PROBLEM REQUIREMENTS :: Copy out all the entries below word for word, leaving out the pictures.

PROVIDED ENTRIES ::
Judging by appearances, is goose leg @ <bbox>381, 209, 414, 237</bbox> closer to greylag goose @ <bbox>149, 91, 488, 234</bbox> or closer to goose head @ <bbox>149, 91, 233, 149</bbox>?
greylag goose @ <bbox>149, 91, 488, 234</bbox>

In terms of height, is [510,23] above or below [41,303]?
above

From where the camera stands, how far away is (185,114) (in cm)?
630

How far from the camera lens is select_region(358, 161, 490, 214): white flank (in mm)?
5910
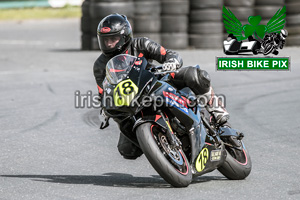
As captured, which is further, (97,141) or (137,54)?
(97,141)

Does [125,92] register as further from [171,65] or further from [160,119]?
[171,65]

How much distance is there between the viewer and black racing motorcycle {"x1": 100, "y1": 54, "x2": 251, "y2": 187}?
4.79 meters

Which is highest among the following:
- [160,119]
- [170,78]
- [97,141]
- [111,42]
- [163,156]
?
[111,42]

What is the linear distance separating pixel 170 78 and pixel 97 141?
7.17ft

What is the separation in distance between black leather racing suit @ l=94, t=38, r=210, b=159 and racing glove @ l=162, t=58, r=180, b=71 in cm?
5

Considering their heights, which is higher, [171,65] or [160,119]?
[171,65]

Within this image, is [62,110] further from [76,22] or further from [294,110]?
[76,22]

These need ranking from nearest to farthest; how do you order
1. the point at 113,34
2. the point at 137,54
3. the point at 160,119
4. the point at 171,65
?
the point at 160,119
the point at 171,65
the point at 113,34
the point at 137,54

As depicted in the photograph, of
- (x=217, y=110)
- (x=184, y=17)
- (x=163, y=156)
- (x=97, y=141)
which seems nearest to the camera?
(x=163, y=156)

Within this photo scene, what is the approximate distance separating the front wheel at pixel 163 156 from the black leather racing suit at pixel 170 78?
21.2 inches

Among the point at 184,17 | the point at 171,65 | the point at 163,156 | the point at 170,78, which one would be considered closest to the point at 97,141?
the point at 170,78

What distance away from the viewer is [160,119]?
4.89 m

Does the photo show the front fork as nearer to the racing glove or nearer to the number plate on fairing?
the number plate on fairing

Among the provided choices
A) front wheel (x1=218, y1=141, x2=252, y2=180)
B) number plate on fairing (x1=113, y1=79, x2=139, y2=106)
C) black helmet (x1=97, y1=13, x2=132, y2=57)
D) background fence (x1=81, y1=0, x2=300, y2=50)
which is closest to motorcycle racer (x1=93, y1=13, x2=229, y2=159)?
black helmet (x1=97, y1=13, x2=132, y2=57)
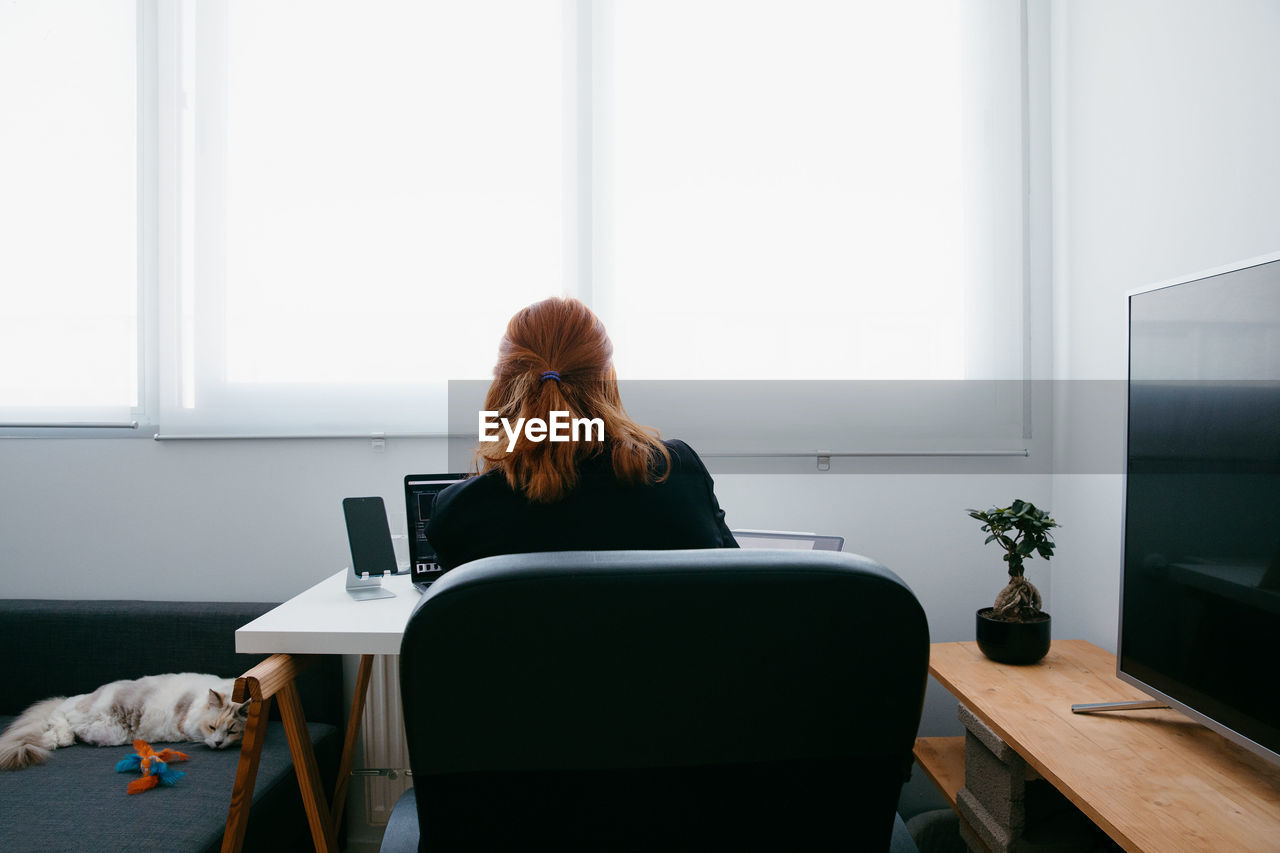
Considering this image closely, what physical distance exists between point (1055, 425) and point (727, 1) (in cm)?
145

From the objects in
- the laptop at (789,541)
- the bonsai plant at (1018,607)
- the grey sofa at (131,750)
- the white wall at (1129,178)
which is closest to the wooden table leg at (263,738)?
the grey sofa at (131,750)

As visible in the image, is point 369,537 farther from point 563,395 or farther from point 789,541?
point 789,541

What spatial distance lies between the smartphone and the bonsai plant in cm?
125

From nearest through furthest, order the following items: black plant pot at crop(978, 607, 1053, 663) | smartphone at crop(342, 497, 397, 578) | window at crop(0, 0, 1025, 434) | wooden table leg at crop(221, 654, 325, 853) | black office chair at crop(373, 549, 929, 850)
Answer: black office chair at crop(373, 549, 929, 850) < wooden table leg at crop(221, 654, 325, 853) < black plant pot at crop(978, 607, 1053, 663) < smartphone at crop(342, 497, 397, 578) < window at crop(0, 0, 1025, 434)

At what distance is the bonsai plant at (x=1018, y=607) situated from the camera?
4.69 feet

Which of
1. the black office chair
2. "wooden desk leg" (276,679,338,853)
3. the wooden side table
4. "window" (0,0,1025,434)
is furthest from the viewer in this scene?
"window" (0,0,1025,434)

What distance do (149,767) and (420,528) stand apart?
27.3 inches

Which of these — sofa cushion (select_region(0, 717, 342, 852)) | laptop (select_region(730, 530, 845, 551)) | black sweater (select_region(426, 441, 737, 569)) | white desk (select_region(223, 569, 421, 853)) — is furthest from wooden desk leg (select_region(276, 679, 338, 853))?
laptop (select_region(730, 530, 845, 551))

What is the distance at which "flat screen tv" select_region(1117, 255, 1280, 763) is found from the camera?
91cm

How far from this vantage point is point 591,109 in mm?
1936

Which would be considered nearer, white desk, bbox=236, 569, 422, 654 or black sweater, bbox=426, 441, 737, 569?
black sweater, bbox=426, 441, 737, 569

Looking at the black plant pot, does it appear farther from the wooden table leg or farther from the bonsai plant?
the wooden table leg

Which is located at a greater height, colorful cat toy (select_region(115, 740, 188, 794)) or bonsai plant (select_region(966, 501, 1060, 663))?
bonsai plant (select_region(966, 501, 1060, 663))

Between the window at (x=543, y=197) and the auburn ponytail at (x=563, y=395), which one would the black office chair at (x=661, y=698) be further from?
the window at (x=543, y=197)
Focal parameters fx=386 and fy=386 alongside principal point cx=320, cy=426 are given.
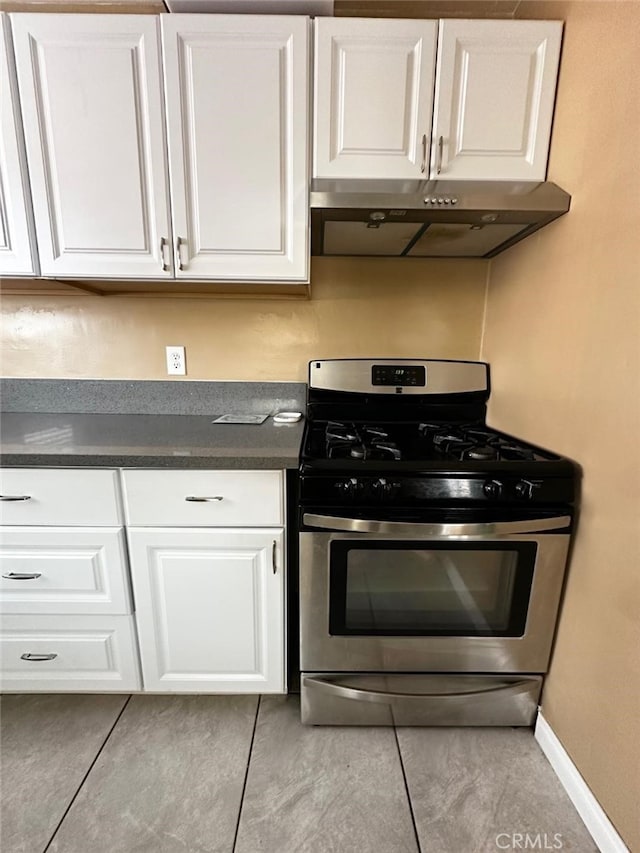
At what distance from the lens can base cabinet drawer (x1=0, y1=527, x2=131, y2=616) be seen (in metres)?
1.15

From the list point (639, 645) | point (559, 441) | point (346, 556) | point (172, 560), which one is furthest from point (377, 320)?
point (639, 645)

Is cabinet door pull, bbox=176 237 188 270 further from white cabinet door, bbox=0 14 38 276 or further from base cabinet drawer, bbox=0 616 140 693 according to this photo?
base cabinet drawer, bbox=0 616 140 693

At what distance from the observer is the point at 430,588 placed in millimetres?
1150

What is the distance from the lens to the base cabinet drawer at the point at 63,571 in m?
1.15

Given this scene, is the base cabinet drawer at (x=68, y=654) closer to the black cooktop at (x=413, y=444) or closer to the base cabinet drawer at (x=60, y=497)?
the base cabinet drawer at (x=60, y=497)

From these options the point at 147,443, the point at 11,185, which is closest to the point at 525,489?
the point at 147,443

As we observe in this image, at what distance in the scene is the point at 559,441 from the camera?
114 cm

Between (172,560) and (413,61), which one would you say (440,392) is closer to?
(413,61)

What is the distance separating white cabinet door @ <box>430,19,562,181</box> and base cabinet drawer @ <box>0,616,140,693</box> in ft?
5.84

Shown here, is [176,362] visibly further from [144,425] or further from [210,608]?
[210,608]

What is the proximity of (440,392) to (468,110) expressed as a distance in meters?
0.92

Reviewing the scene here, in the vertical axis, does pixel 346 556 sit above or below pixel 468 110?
below

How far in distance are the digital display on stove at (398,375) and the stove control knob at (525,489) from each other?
648 millimetres

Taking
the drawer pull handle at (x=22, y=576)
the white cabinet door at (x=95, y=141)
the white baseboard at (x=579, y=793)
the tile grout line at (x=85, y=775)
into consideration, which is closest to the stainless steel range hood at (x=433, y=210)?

SOLUTION TO THIS TASK ::
Judging by appearances, is goose leg @ <bbox>381, 209, 414, 237</bbox> closer to greylag goose @ <bbox>149, 91, 488, 234</bbox> or closer to goose head @ <bbox>149, 91, 233, 149</bbox>?
greylag goose @ <bbox>149, 91, 488, 234</bbox>

In terms of height, is [510,23] above or below [41,303]?
above

From where the camera stands, how far away is (185,114) (in cm)?
630

How far from the camera lens is select_region(358, 161, 490, 214): white flank (in mm)?
5910
As captured, which is further, (97,141) or (137,54)?
(97,141)

Does [125,92] register as further from [171,65] or further from [160,119]?
[171,65]

How much distance is there between the viewer and black racing motorcycle {"x1": 100, "y1": 54, "x2": 251, "y2": 187}?
4.79 meters

Which is highest among the following:
- [160,119]
- [170,78]
- [97,141]
- [111,42]
- [163,156]
?
[111,42]

What is the linear distance separating pixel 170 78 and pixel 97 141?
7.17ft

What is the separation in distance between black leather racing suit @ l=94, t=38, r=210, b=159 and racing glove @ l=162, t=58, r=180, b=71 in cm?
5

Considering their heights, which is higher, [171,65] or [160,119]?
[171,65]

Within this image, is [62,110] further from [76,22] or further from [294,110]?
[76,22]

These need ranking from nearest to farthest; how do you order
1. the point at 113,34
2. the point at 137,54
3. the point at 160,119
4. the point at 171,65
?
the point at 160,119
the point at 171,65
the point at 113,34
the point at 137,54

As depicted in the photograph, of
- (x=217, y=110)
- (x=184, y=17)
- (x=163, y=156)
- (x=97, y=141)
which seems nearest to the camera?
(x=163, y=156)

Within this photo scene, what is the approximate distance separating the front wheel at pixel 163 156 from the black leather racing suit at pixel 170 78?
21.2 inches

Among the point at 184,17 | the point at 171,65 | the point at 163,156 | the point at 170,78, which one would be considered closest to the point at 97,141?
the point at 170,78

What distance away from the viewer is [160,119]?
4.89 m

Does the photo show the front fork as nearer to the racing glove or nearer to the number plate on fairing?
the number plate on fairing

Among the provided choices
A) front wheel (x1=218, y1=141, x2=252, y2=180)
B) number plate on fairing (x1=113, y1=79, x2=139, y2=106)
C) black helmet (x1=97, y1=13, x2=132, y2=57)
D) background fence (x1=81, y1=0, x2=300, y2=50)
which is closest to motorcycle racer (x1=93, y1=13, x2=229, y2=159)?
black helmet (x1=97, y1=13, x2=132, y2=57)
Considering this image closely, what physical distance exists between point (1055, 425) and point (727, 1) (in cm)?
145

From the objects in
- the laptop at (789,541)
- the bonsai plant at (1018,607)
- the grey sofa at (131,750)
- the white wall at (1129,178)
which is closest to the wooden table leg at (263,738)?
the grey sofa at (131,750)

As visible in the image, is point 369,537 farther from point 563,395 or farther from point 789,541?
point 789,541

What spatial distance lies between the smartphone and the bonsai plant in cm?
125

From nearest through furthest, order the following items: black plant pot at crop(978, 607, 1053, 663) | smartphone at crop(342, 497, 397, 578) | window at crop(0, 0, 1025, 434) | wooden table leg at crop(221, 654, 325, 853) | black office chair at crop(373, 549, 929, 850)
Answer: black office chair at crop(373, 549, 929, 850) < wooden table leg at crop(221, 654, 325, 853) < black plant pot at crop(978, 607, 1053, 663) < smartphone at crop(342, 497, 397, 578) < window at crop(0, 0, 1025, 434)

At what distance is the bonsai plant at (x=1018, y=607) situated from the camera?
4.69 feet

Which of
1. the black office chair
2. "wooden desk leg" (276,679,338,853)
3. the wooden side table
4. "window" (0,0,1025,434)
is furthest from the viewer in this scene?
"window" (0,0,1025,434)

What distance do (149,767) and (420,528) stand apart?
27.3 inches

Which of these — sofa cushion (select_region(0, 717, 342, 852)) | laptop (select_region(730, 530, 845, 551)) | black sweater (select_region(426, 441, 737, 569)) | white desk (select_region(223, 569, 421, 853)) — is furthest from wooden desk leg (select_region(276, 679, 338, 853))?
laptop (select_region(730, 530, 845, 551))

What is the distance at which "flat screen tv" select_region(1117, 255, 1280, 763) is found from the camera?
91cm

How far from this vantage point is point 591,109 in mm?
1936

Which would be considered nearer, white desk, bbox=236, 569, 422, 654 or black sweater, bbox=426, 441, 737, 569?
black sweater, bbox=426, 441, 737, 569

Looking at the black plant pot, does it appear farther from the wooden table leg or farther from the bonsai plant?
the wooden table leg

Which is located at a greater height, colorful cat toy (select_region(115, 740, 188, 794)) or bonsai plant (select_region(966, 501, 1060, 663))?
bonsai plant (select_region(966, 501, 1060, 663))

Between the window at (x=543, y=197) and the auburn ponytail at (x=563, y=395), which one would the black office chair at (x=661, y=698) be further from?
the window at (x=543, y=197)
Focal parameters fx=386 and fy=386 alongside principal point cx=320, cy=426 are given.
At what distance from the lens can base cabinet drawer (x1=0, y1=527, x2=131, y2=616) be seen (in metres)?
1.15

From the list point (639, 645) | point (559, 441) | point (346, 556) | point (172, 560), which one is furthest from point (377, 320)?
point (639, 645)

Is cabinet door pull, bbox=176 237 188 270 further from white cabinet door, bbox=0 14 38 276 or further from base cabinet drawer, bbox=0 616 140 693 according to this photo?
base cabinet drawer, bbox=0 616 140 693

At what distance from the observer is the point at 430,588 placed in millimetres?
1150

What is the distance from the lens to the base cabinet drawer at the point at 63,571 in m?
1.15

Given this scene, is the base cabinet drawer at (x=68, y=654) closer to the black cooktop at (x=413, y=444) or closer to the base cabinet drawer at (x=60, y=497)?
the base cabinet drawer at (x=60, y=497)

From these options the point at 147,443, the point at 11,185, which is closest to the point at 525,489?
the point at 147,443

As we observe in this image, at what distance in the scene is the point at 559,441 from the camera?
114 cm

Between (172,560) and (413,61), which one would you say (440,392) is closer to?
(413,61)

What is the distance separating white cabinet door @ <box>430,19,562,181</box> and base cabinet drawer @ <box>0,616,140,693</box> in ft?
5.84

Shown here, is [176,362] visibly further from [144,425] or further from [210,608]?
[210,608]

What is the proximity of (440,392) to (468,110) expressed as a distance in meters?
0.92

Reviewing the scene here, in the vertical axis, does pixel 346 556 sit above or below pixel 468 110?
below

How far in distance are the digital display on stove at (398,375) and the stove control knob at (525,489) from each other?
648 millimetres

Taking
the drawer pull handle at (x=22, y=576)
the white cabinet door at (x=95, y=141)
the white baseboard at (x=579, y=793)
the tile grout line at (x=85, y=775)
into consideration, which is closest to the stainless steel range hood at (x=433, y=210)?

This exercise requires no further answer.